**Consigne de l'exercice:**
Retranscrivez à l'identique la portion de l'entretien qui débute aux mots « Jewel Usain : C’est » et s'arrête après « de faire de la musique. ».

Jewel Usain : C’est vrai que ça fait 10 ans ! (rires) Je pense qu’il y a de quoi être fier. Il y a 10 ans, lorsque j’ai fait « L’Étranger à Domicile », je ne me voyais pas continuer à faire de la musique. J’étais clairement dans l’amusement le plus complet et je ne pensais pas avoir l’envie, la force mentale de continuer à faire de la musique 10 ans plus tard. Après ce n’est pas comme si j’avais eu 10 années de succès à la Booba mais c’est justement ça qui fait que je suis fier, je ne suis peut-être pas connu mais j’ai toujours envie, envie de faire de la musique.
- Il y a eu une période charnière dans ta carrière, c’est ce break entre « La rage au ventre » (2015) et « Prequel 99 » (2018). Tu es revenu dessus sur d’anciens morceaux comme « Le Biff » et « J’étais là », On a l’impression que cette période a vraiment été importante pour toi.

**Données fournies:**
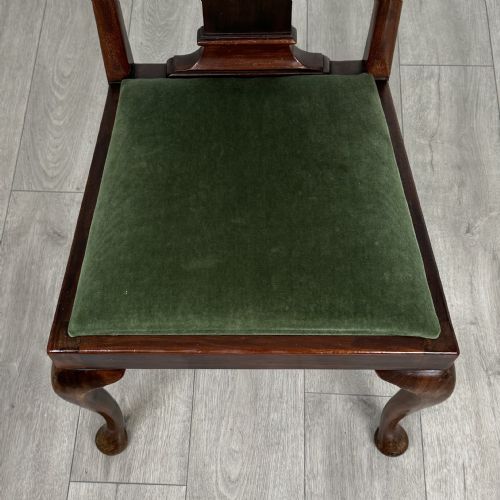 ANTIQUE 20TH CENTURY SET OF 6 QUEEN ANNE STYLE DINING CHAIRS - ADDITIONAL PHOTO 8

**Zone de réponse:**
Jewel Usain : C’est vrai que ça fait 10 ans ! (rires) Je pense qu’il y a de quoi être fier. Il y a 10 ans, lorsque j’ai fait « L’Étranger à Domicile », je ne me voyais pas continuer à faire de la musique. J’étais clairement dans l’amusement le plus complet et je ne pensais pas avoir l’envie, la force mentale de continuer à faire de la musique 10 ans plus tard. Après ce n’est pas comme si j’avais eu 10 années de succès à la Booba mais c’est justement ça qui fait que je suis fier, je ne suis peut-être pas connu mais j’ai toujours envie, envie de faire de la musique.